Biking Across Canada Day 66 — Port Blandford to Whitbourne, NL: The Hills Never Get Easier…

Riding into Bespin

Mark and I got up at dawn and foraged for more blueberries while tearing down camp. We decided to ride to Whitbourne tonight as there's not much past there to stay in, and we are both wanting a bed to sleep in before our last day of riding. We found a two-bedroom AirBNB to stay in and booked it while eating breakfast. It's the first time I've reserved a place to stay more than a few hours ahead of time. I guess I'm feeling confident I'll make it—having a riding partner makes that easier.

My little tentbed
Early-morning sky
Lake Thorburn

Rain is on the forecast for the afternoon, with headwinds all day, so we tried to make as much progress as we could before they hit. I normally write a blog post in the morning about what I did the previous day, but I skipped that this morning so I could use that time for riding. The sun disappeared shortly after we hit the roads. I don't mind as I think Newfoundland looks better when it's not sunny. The scenery looks more majestic when it's obscured by fog.

The rains started around noon as promised. The rest of the day was spent riding in heavy downpours, scattered showers, or foggy drizzle. Just as my clothes would dry off, I'd get soaked again. During one of those dry spells we were flagged down by a couple towing a small camper. It actually took them two attempts as the first time they didn't give themselves enough lead time, so I rode past them before they could get out of the car. Dan and Donna biked across Canada in 1980, and now stop to give chocolate bars to any touring cyclists they pass. Their cross-Canada adventure started as a cross-America trip, but when Mount St. Helens erupted they were forced to head north to avoid all the ash spread across the US. They developed a love of vacations in Canada as a result, often doing canoe trips in the same spots in Ontario that I would go. This year they are driving across Newfoundland for the first time, camping along the way. We had a great time chatting with them, but eventually had to leave when the skies opened up again.

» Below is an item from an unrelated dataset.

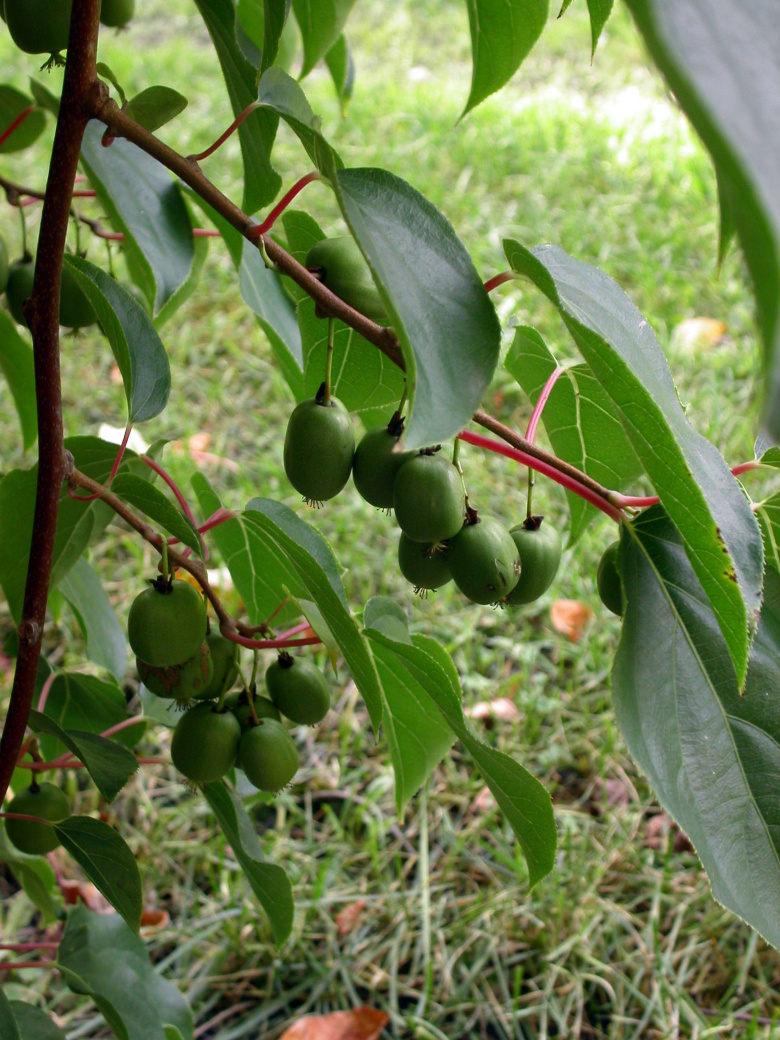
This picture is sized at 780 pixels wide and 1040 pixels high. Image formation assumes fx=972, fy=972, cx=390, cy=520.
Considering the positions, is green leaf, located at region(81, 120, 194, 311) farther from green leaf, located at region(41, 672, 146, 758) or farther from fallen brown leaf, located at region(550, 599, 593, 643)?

It was a difficult day of riding, with many steep hills made worse by the winds. Our daily climbing total is comparable to the Rockies. Usually the hills will block most of the headwind, but not in Newfoundland. After stopping at the top of a particularly long and steep climb, Mark commented that he thought the hills would get easier after weeks of riding, but they never did. We're still grinding away in our lowest gear all the way to the top. We just get better at accepting them as part of the journey.

You can just barely see Mark riding up the hill.

Late in the day as we were nearing our destination, the sun came out. We hardly recognized it, but it brough a rainbow with it. Though it didn't last long, I took it as a good omen on our penultimate day of riding. We stopped at the grocery store on the way into town to buy some vegetables and beer, but a hot coffee was the first item of business when we got to our accommodation as we were cold and damp. The beers came out as we cooked dinner. Tonight is the traditional last-night-of-the-trip feast, where you cook all the food you don't need to carry any more. This was made easier because we had access to a garbage can to throw out any leftovers (there is nothing worse than cooking too much food in the backcountry because leave-no-trace guidelines means you have to eat it). Some of that food I'd been carrying since Kamloops. I'm glad to be rid of it, and my food bag will be nice and light tomorrow.

An early bedtime is in order as we're getting up before dawn tomorrow for our final ride to St. John's.